>>>
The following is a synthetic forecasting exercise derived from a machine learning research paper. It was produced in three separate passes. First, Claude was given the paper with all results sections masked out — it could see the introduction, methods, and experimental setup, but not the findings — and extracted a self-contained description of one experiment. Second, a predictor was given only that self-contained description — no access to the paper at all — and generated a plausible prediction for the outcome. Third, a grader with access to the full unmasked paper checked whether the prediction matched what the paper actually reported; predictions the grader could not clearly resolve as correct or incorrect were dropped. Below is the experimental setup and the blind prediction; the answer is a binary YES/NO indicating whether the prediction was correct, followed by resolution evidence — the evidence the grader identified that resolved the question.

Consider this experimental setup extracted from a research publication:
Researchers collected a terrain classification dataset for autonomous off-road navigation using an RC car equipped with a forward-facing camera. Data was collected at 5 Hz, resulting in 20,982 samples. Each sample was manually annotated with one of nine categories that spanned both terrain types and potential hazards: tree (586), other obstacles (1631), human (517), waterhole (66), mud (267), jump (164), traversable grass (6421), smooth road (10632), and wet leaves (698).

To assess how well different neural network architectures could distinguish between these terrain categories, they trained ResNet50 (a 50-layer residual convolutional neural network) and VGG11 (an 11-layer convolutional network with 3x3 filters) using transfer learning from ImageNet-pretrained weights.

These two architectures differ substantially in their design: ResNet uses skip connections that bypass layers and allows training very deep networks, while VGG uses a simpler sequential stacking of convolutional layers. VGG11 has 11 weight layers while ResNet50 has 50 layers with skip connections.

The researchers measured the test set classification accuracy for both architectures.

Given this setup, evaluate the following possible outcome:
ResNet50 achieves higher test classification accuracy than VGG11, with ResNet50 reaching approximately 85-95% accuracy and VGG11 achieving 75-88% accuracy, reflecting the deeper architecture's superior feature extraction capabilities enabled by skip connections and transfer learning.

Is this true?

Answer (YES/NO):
<<<
>>>
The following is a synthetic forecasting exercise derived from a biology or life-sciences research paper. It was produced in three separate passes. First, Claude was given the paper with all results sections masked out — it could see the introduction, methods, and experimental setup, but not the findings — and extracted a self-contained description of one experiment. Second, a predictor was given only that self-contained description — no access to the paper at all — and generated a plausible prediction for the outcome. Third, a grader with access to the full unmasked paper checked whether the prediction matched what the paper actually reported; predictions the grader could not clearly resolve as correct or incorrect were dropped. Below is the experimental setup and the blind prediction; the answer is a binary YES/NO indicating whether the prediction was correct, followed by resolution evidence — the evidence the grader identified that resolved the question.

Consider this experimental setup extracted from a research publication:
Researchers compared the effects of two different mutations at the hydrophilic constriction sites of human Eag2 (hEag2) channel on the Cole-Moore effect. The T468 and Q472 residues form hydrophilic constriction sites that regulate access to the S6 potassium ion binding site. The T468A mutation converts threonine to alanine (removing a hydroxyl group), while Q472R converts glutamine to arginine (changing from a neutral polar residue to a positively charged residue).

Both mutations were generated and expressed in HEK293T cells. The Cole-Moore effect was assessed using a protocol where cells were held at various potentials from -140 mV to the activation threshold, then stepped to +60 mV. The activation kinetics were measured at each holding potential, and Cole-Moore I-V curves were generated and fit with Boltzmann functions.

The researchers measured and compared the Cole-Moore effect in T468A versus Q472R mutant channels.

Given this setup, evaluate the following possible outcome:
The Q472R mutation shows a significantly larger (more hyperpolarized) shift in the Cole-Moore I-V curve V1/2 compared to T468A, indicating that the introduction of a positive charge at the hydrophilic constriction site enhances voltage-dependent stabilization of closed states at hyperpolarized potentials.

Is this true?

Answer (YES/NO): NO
<<<
_WORK INSTRUCTIONS_
Copy each line holding "site" from the material above.

_TASK SOLUTION_
Researchers compared the effects of two different mutations at the hydrophilic constriction sites of human Eag2 (hEag2) channel on the Cole-Moore effect. The T468 and Q472 residues form hydrophilic constriction sites that regulate access to the S6 potassium ion binding site. The T468A mutation converts threonine to alanine (removing a hydroxyl group), while Q472R converts glutamine to arginine (changing from a neutral polar residue to a positively charged residue).
The Q472R mutation shows a significantly larger (more hyperpolarized) shift in the Cole-Moore I-V curve V1/2 compared to T468A, indicating that the introduction of a positive charge at the hydrophilic constriction site enhances voltage-dependent stabilization of closed states at hyperpolarized potentials.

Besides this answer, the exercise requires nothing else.